→ **Activity**
Set down the material again. Keep every line exactly as it is.

→ **Dataset content**
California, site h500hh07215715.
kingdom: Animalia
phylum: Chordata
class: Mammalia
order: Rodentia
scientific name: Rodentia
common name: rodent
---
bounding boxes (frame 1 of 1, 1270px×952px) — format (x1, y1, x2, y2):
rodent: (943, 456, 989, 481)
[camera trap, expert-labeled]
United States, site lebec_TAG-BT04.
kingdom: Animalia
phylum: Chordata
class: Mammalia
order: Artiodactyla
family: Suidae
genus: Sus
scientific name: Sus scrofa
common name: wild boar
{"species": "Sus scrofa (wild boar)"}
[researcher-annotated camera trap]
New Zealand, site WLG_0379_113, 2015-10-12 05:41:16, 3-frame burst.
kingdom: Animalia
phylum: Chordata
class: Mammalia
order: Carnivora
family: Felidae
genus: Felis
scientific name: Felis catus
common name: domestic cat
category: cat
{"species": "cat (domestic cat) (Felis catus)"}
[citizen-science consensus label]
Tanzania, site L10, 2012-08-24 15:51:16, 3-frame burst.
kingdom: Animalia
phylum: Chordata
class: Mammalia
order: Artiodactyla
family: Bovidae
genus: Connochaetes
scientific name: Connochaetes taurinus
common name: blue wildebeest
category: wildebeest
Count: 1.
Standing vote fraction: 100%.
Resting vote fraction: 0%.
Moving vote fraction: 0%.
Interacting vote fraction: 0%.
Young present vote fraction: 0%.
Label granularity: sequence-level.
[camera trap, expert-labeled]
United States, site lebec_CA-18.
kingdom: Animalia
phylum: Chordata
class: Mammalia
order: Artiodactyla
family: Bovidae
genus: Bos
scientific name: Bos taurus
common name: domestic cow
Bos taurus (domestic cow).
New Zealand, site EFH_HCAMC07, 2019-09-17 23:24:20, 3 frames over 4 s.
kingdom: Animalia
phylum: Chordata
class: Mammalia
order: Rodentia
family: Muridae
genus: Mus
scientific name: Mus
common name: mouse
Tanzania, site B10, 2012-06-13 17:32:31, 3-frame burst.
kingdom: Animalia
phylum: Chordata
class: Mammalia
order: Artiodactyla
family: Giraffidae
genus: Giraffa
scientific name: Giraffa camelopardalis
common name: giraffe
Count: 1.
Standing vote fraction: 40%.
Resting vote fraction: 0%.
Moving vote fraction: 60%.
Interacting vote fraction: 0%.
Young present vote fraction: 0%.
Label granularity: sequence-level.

→ **Answer section**
California, site h500hh07215715.
kingdom: Animalia
phylum: Chordata
class: Mammalia
order: Rodentia
scientific name: Rodentia
common name: rodent
---
bounding boxes (frame 1 of 1, 1270px×952px) — format (x1, y1, x2, y2):
rodent: (943, 456, 989, 481)
[camera trap, expert-labeled]
United States, site lebec_TAG-BT04.
kingdom: Animalia
phylum: Chordata
class: Mammalia
order: Artiodactyla
family: Suidae
genus: Sus
scientific name: Sus scrofa
common name: wild boar
{"species": "Sus scrofa (wild boar)"}
[researcher-annotated camera trap]
New Zealand, site WLG_0379_113, 2015-10-12 05:41:16, 3-frame burst.
kingdom: Animalia
phylum: Chordata
class: Mammalia
order: Carnivora
family: Felidae
genus: Felis
scientific name: Felis catus
common name: domestic cat
category: cat
{"species": "cat (domestic cat) (Felis catus)"}
[citizen-science consensus label]
Tanzania, site L10, 2012-08-24 15:51:16, 3-frame burst.
kingdom: Animalia
phylum: Chordata
class: Mammalia
order: Artiodactyla
family: Bovidae
genus: Connochaetes
scientific name: Connochaetes taurinus
common name: blue wildebeest
category: wildebeest
Count: 1.
Standing vote fraction: 100%.
Resting vote fraction: 0%.
Moving vote fraction: 0%.
Interacting vote fraction: 0%.
Young present vote fraction: 0%.
Label granularity: sequence-level.
[camera trap, expert-labeled]
United States, site lebec_CA-18.
kingdom: Animalia
phylum: Chordata
class: Mammalia
order: Artiodactyla
family: Bovidae
genus: Bos
scientific name: Bos taurus
common name: domestic cow
Bos taurus (domestic cow).
New Zealand, site EFH_HCAMC07, 2019-09-17 23:24:20, 3 frames over 4 s.
kingdom: Animalia
phylum: Chordata
class: Mammalia
order: Rodentia
family: Muridae
genus: Mus
scientific name: Mus
common name: mouse
Tanzania, site B10, 2012-06-13 17:32:31, 3-frame burst.
kingdom: Animalia
phylum: Chordata
class: Mammalia
order: Artiodactyla
family: Giraffidae
genus: Giraffa
scientific name: Giraffa camelopardalis
common name: giraffe
Count: 1.
Standing vote fraction: 40%.
Resting vote fraction: 0%.
Moving vote fraction: 60%.
Interacting vote fraction: 0%.
Young present vote fraction: 0%.
Label granularity: sequence-level.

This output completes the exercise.